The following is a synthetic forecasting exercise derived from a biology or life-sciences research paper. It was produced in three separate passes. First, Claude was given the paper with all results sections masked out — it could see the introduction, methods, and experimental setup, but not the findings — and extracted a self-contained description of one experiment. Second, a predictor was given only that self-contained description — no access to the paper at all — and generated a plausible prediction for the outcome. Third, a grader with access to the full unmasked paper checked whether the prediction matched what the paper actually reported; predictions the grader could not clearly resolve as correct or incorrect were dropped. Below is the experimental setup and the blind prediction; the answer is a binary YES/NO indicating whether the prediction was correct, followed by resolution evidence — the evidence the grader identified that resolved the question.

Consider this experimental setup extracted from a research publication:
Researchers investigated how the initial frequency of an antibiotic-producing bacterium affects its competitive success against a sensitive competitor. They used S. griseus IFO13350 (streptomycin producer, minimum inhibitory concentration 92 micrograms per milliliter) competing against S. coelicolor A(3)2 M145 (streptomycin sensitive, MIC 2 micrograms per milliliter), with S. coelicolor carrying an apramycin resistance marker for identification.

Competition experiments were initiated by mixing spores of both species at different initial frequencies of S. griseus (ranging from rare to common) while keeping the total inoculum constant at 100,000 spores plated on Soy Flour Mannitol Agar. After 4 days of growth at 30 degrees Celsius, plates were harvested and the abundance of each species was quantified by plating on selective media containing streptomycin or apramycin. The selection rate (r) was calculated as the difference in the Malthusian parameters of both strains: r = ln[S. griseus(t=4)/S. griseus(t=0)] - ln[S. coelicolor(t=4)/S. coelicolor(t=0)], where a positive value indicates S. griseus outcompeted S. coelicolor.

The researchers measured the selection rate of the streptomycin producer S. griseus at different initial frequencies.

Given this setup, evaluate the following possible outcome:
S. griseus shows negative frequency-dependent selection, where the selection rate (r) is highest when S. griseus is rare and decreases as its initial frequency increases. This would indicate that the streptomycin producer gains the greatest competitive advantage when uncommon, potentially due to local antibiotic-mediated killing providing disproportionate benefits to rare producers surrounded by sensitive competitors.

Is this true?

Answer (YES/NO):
····················
PROBLEM TO SOLVE -> Return every line from the material that contains the word "different".

RESPONSE TO THIS TASK ->
Competition experiments were initiated by mixing spores of both species at different initial frequencies of S. griseus (ranging from rare to common) while keeping the total inoculum constant at 100,000 spores plated on Soy Flour Mannitol Agar. After 4 days of growth at 30 degrees Celsius, plates were harvested and the abundance of each species was quantified by plating on selective media containing streptomycin or apramycin. The selection rate (r) was calculated as the difference in the Malthusian parameters of both strains: r = ln[S. griseus(t=4)/S. griseus(t=0)] - ln[S. coelicolor(t=4)/S. coelicolor(t=0)], where a positive value indicates S. griseus outcompeted S. coelicolor.
The researchers measured the selection rate of the streptomycin producer S. griseus at different initial frequencies.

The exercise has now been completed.